● **Source passage**:
Profile: Mabel's Cottage, in Freetown, Sierra Leone, was the home of Zainab Turay’s mother, Mabel Lewis. Upon her mother’s passing, Turay inherited the house and decided to use it to shelter pregnant teenagers. Mabel’s Cottage Foundation was established and legally registered in the spring of 2014. “This is a tribute,” says Turay, “to my mother, who during her lifetime, also dedicated herself to help other people.”

Mabel’s Cottage Foundation aims to improve the lives of teenagers in Sierra Leone—in particular, vulnerable, single, pregnant teenagers and their children—while helping them to build a future and to become financially responsible. Turay’s work is considered by people in Sierra Leone as well as in the Netherlands—where Turay lives—as a great opportunity to provide teenagers a perspective for a better life. The foundation provides support, including shelter and care, for the first 18 months during and after the girls’ pregnancy. During their stay in the cottage, the girls also receive basic vocational training and support to set up their own businesses if they are capable.

● **Extracted data**:
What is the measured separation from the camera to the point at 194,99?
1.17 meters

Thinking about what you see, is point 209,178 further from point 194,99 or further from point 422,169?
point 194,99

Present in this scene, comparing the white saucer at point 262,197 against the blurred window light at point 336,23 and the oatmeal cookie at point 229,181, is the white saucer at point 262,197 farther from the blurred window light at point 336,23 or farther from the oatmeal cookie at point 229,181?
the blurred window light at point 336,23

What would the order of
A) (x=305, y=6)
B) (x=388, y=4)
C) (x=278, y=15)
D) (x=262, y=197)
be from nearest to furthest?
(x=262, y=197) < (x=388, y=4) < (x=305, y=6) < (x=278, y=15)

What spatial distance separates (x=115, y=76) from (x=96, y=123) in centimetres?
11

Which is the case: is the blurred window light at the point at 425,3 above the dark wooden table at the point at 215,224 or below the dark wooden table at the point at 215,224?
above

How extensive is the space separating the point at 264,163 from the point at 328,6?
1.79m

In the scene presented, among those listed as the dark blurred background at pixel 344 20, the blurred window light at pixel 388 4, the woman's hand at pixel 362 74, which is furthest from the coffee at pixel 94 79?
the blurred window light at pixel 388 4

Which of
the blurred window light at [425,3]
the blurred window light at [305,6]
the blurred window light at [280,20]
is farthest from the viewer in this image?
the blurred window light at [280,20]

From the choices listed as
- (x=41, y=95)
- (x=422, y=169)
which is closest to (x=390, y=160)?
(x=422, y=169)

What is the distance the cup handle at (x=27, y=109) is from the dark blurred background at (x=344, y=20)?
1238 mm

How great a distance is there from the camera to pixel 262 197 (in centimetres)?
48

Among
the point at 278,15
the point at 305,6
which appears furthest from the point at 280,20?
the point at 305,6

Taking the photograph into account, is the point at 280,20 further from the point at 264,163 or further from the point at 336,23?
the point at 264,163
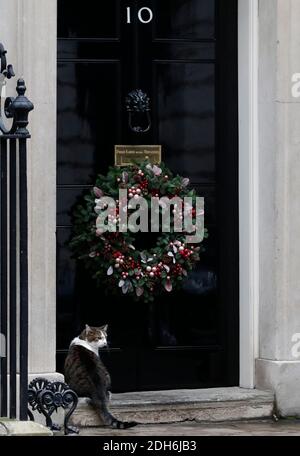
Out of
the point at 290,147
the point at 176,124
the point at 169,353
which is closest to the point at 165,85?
the point at 176,124

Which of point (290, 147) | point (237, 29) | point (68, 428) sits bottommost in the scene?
point (68, 428)

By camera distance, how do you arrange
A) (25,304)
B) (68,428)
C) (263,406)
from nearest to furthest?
(25,304) → (68,428) → (263,406)

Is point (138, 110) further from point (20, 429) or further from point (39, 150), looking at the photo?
point (20, 429)

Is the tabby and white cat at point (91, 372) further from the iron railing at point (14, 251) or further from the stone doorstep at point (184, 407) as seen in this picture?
the iron railing at point (14, 251)

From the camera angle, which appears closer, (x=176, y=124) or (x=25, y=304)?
(x=25, y=304)

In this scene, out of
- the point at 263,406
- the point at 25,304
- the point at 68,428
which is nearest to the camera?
the point at 25,304

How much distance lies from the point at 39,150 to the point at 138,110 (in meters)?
1.06

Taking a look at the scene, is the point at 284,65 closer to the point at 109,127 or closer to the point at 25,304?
the point at 109,127

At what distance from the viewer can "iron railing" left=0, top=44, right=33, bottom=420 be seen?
7.34 meters

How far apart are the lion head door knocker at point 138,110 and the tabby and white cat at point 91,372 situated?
1523 millimetres

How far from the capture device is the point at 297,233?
10.1 meters

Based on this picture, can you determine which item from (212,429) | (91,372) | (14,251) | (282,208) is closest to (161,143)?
(282,208)

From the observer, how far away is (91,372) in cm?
934

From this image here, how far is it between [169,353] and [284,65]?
221cm
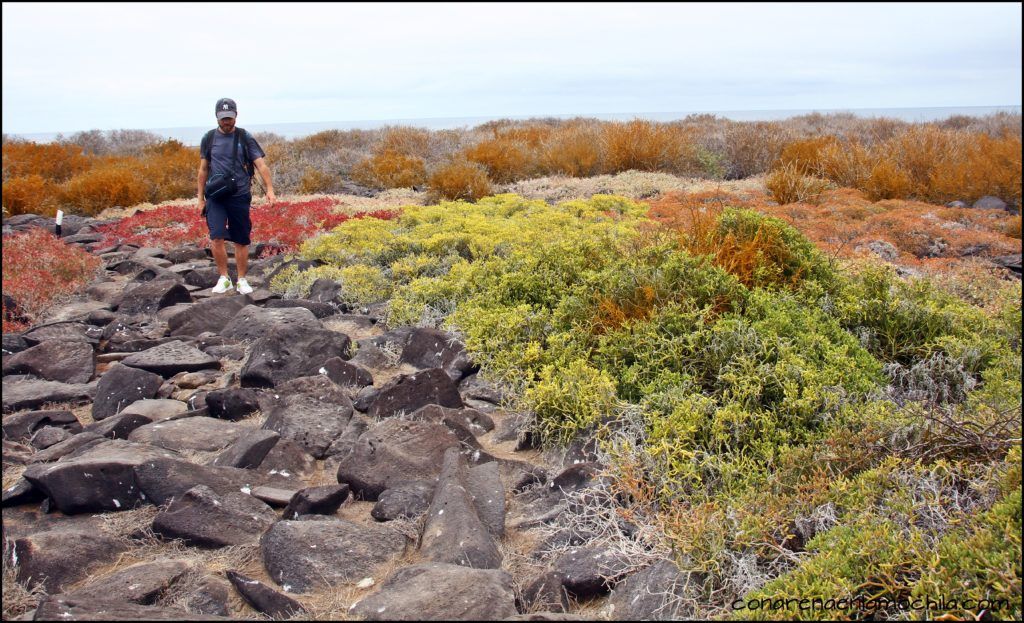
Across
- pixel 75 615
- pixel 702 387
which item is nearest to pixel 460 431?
pixel 702 387

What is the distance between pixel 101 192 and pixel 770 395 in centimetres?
1570

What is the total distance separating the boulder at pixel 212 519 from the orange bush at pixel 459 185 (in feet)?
34.2

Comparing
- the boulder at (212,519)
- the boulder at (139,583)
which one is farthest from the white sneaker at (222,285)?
the boulder at (139,583)

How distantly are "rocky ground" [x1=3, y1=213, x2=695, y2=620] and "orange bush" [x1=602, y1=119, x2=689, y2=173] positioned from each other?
1169 centimetres

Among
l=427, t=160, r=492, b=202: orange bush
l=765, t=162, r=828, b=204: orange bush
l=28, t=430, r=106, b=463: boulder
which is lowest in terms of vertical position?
l=28, t=430, r=106, b=463: boulder

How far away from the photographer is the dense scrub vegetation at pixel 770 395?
252 centimetres

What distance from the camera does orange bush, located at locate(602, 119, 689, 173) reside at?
16.1 metres

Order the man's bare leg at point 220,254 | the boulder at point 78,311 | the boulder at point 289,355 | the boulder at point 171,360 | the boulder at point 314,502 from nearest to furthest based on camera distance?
the boulder at point 314,502 < the boulder at point 289,355 < the boulder at point 171,360 < the boulder at point 78,311 < the man's bare leg at point 220,254

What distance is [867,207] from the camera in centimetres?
1028

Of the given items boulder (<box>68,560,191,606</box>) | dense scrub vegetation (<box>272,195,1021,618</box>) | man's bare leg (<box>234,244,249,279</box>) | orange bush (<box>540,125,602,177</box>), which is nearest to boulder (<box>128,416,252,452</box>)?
boulder (<box>68,560,191,606</box>)

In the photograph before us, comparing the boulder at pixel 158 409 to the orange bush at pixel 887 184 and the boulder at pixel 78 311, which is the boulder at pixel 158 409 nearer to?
the boulder at pixel 78 311

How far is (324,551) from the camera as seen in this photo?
301 cm

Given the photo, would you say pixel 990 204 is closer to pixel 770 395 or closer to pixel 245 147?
pixel 770 395

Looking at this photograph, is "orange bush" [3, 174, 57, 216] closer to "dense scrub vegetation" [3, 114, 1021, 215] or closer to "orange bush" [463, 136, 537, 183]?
"dense scrub vegetation" [3, 114, 1021, 215]
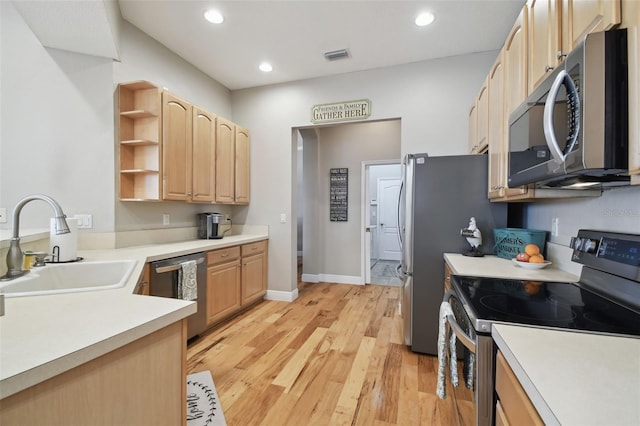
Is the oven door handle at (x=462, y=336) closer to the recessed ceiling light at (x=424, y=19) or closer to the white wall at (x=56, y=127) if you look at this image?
the recessed ceiling light at (x=424, y=19)

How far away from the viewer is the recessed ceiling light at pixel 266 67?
331 cm

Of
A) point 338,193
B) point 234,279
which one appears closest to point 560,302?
point 234,279

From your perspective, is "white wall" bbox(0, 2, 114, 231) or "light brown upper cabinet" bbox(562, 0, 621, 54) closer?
"light brown upper cabinet" bbox(562, 0, 621, 54)

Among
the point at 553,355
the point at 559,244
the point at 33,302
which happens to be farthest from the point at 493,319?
the point at 33,302

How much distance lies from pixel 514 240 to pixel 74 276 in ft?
9.41

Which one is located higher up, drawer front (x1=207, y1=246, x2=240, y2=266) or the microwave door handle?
the microwave door handle

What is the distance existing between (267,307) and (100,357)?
292cm

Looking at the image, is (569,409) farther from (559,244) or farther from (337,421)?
(559,244)

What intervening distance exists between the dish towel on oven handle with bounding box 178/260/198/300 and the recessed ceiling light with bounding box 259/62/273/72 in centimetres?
233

● **Tasks to complete**:
1. From the Mabel's Cottage profile above, copy everything from "Mabel’s Cottage Foundation aims" down to "they are capable.".
2. Answer these from the Mabel's Cottage profile above:
(a) In what season and year was Mabel's Cottage Foundation legally registered?
(b) In which country does Turay live?
(c) For how long does the foundation provide support during and after the girls' pregnancy?

● **Answer section**:
1.
Mabel’s Cottage Foundation aims to improve the lives of teenagers in Sierra Leone—in particular, vulnerable, single, pregnant teenagers and their children—while helping them to build a future and to become financially responsible. Turay’s work is considered by people in Sierra Leone as well as in the Netherlands—where Turay lives—as a great opportunity to provide teenagers a perspective for a better life. The foundation provides support, including shelter and care, for the first 18 months during and after the girls’ pregnancy. During their stay in the cottage, the girls also receive basic vocational training and support to set up their own businesses if they are capable.

2.
(a) Spring of 2014
(b) The Netherlands
(c) The first 18 months